This is exercise 1.7.9 from Soare.
Define $$\psi_{\langle p + 1, q \rangle}(0) = p $$
$$\psi_{\langle p, q \rangle}(x) \simeq \phi_q(x) \textrm{ if }x > 0 $$
and let $\psi_{\langle 0, q\rangle}(0)$ be undefined.
I am to prove this is a surjection on PC, but not acceptable. The hint is to prove that this being acceptable implies the halting problem is decidable.
$\psi$ is surjective, because $\phi_n$ is equal to $\psi_{\langle\phi_n(0) + 1, n\rangle}$ or $\psi_{\langle 0, n \rangle}$ if $\phi_n(0)$ is undefined.
I am stuck on the second part.

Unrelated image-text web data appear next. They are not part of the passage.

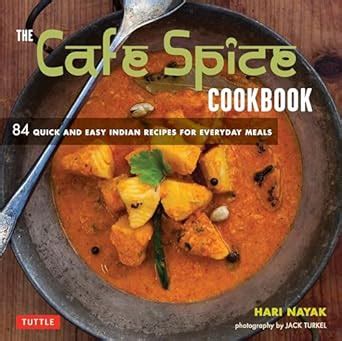 The Cafe Spice Cookbook 84 Quick and Easy Indian Recipes for Everyday Meals Kindle Editon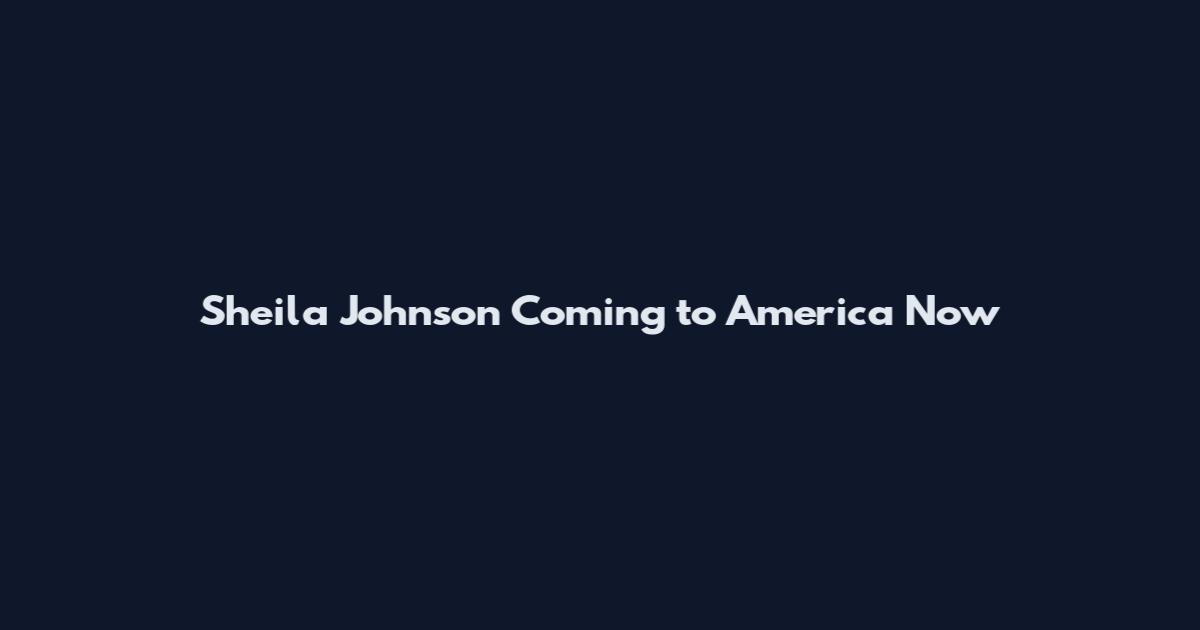 Sheila Johnson Coming to America Now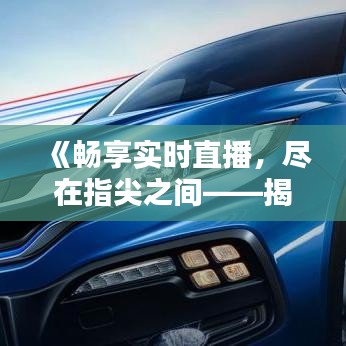 《畅享实时直播，尽在指尖之间——揭秘现代电视直播的魅力》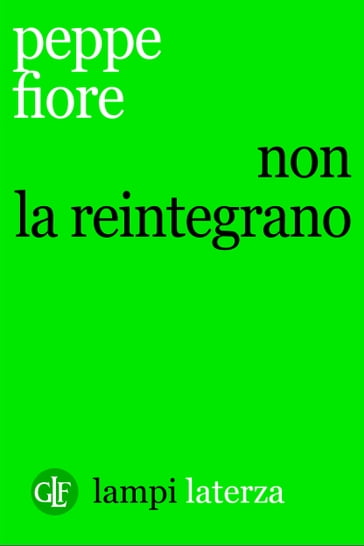 Non la reintegrano - Peppe Fiore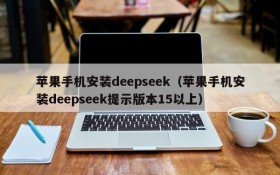 苹果手机安装deepseek（苹果手机安装deepseek提示版本15以上）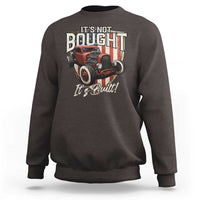 Vintage Hotrod Hot Rodder Sweatshirt It's Not Bought Its Built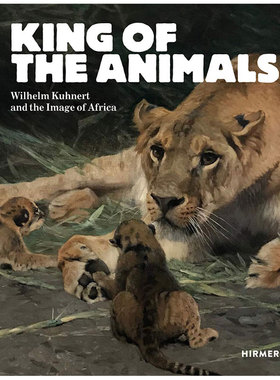 【预售】King of the Animals动物之王 Wilhelm Kuhnert动物绘画书籍进口原版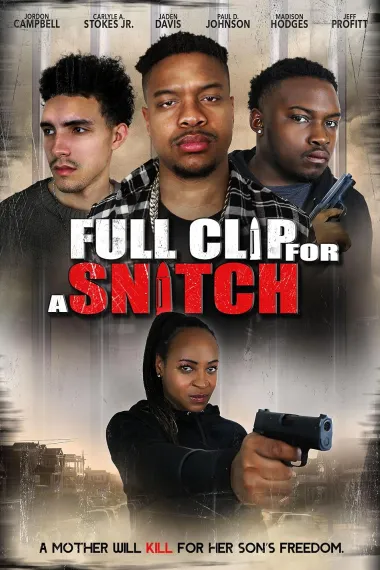 Full Clip for a Snitch(2024)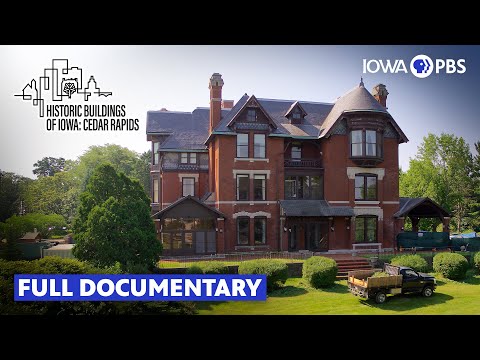 Historic Buildings of Iowa: Cedar Rapids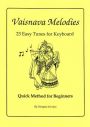 Vaisnava Melodies: 23 Easy Tunes for Keyboard
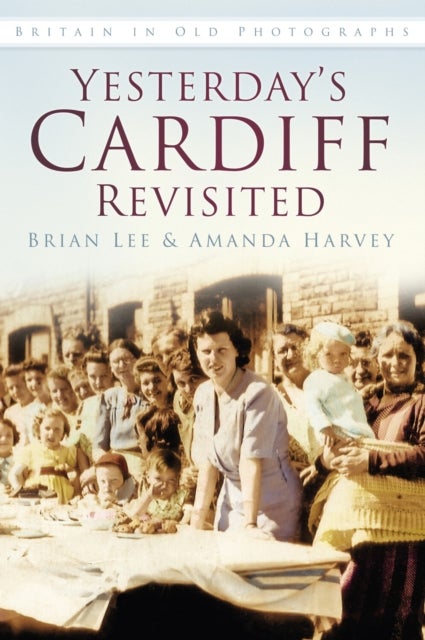 Yesterday's Cardiff Revisited - Britain in Old Photographs
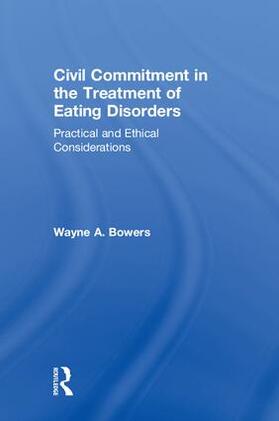 Bowers |  Civil Commitment in the Treatment of Eating Disorders | Buch |  Sack Fachmedien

These are the thoughts I have on it:
If it is acceptable, it follows from the acceptable numbering theorem that there is a computable permutation $h$ such that $\psi_{h(e)} = \phi_e$. We know that $\phi_y$ is equal to some $\psi_e$ and that $\phi_y(x)$ converges precisely when $\psi_e(x)$ converges, so precisely when $\phi_{h^{-1}(e)}(x)$ does.

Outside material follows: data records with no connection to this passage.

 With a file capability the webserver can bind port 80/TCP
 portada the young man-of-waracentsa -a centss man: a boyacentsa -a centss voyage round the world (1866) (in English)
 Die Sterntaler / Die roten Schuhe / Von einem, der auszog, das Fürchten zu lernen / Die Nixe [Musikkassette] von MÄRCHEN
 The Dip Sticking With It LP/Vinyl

We can say that $h^{-1} = \phi_n$ for some $n$ as it is computable, but I fail to see how this is helpful.
Suppose I told you that $$\phi_e\simeq\psi_c.$$ "Unpairing" $c$ we get $\psi_c=\psi_{\langle i,j\rangle}$.
I claim that the value of $i$ tells us whether $\phi_e(0)$ is undefined; do you see why? HINT: for example, if $i=17$ then $\phi_e(0)\downarrow$ ...

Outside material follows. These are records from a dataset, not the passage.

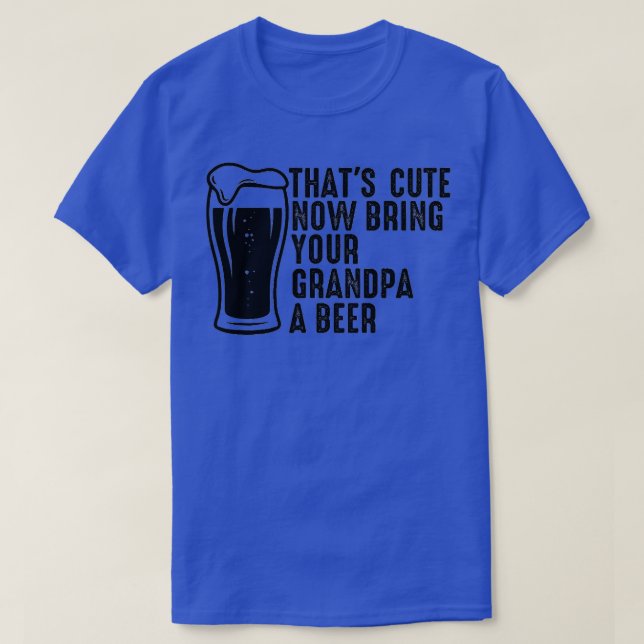 T-shirt C'Est Mignon Maintenant Apportez Une Bière À Votre (Design devant)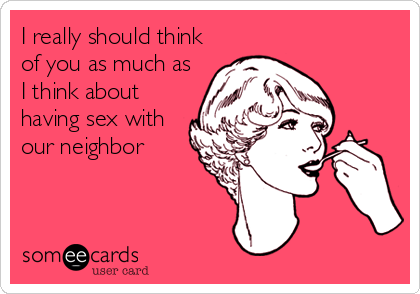 I really should think
of you as much as
I think about 
having sex with
our neighbor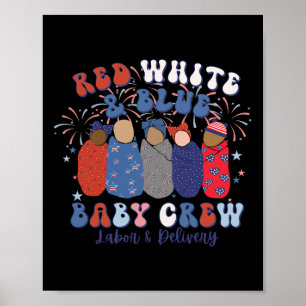 Cute Red White Blue Labour And Delivery Nurse 4th Poster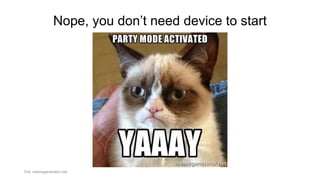 Nope, you don’t need device to start
Fot. memegenerator.net
 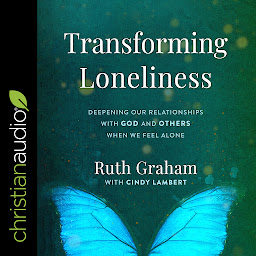 Icon image Transforming Loneliness: Deepening Our Relationships with God and Others When We Feel Alone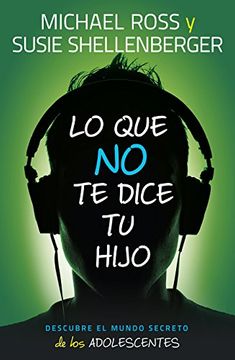 Libro Lo Que No Te Dice Tu Hijo - Michael Ross & Susie Shellenberger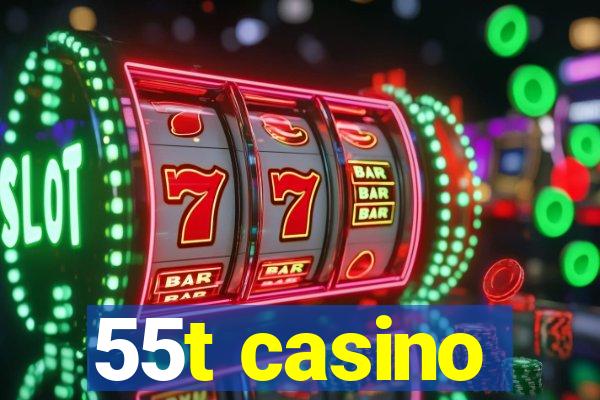 55t casino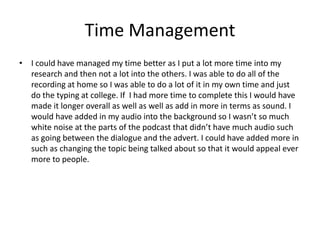 Time Management
• I could have managed my time better as I put a lot more time into my
research and then not a lot into the others. I was able to do all of the
recording at home so I was able to do a lot of it in my own time and just
do the typing at college. If I had more time to complete this I would have
made it longer overall as well as well as add in more in terms as sound. I
would have added in my audio into the background so I wasn’t so much
white noise at the parts of the podcast that didn’t have much audio such
as going between the dialogue and the advert. I could have added more in
such as changing the topic being talked about so that it would appeal ever
more to people.
 
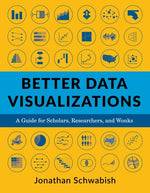 Book cover for Better Data Visualizations: A Guide for Scholars, Researchers, and Wonks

Phrasing the above precisely, what we get is if there were a total computable map $p:\mathbb{N}\rightarrow\mathbb{N}$ satisfying $\phi_e\simeq\psi_{p(e)}$ for all $e\in\mathbb{N}$, the set $$\{e: \phi_e(0)\downarrow\}$$ would be computable. And this is a set whose Turing equivalence with the halting problem is easy to prove (if you haven't proved it already).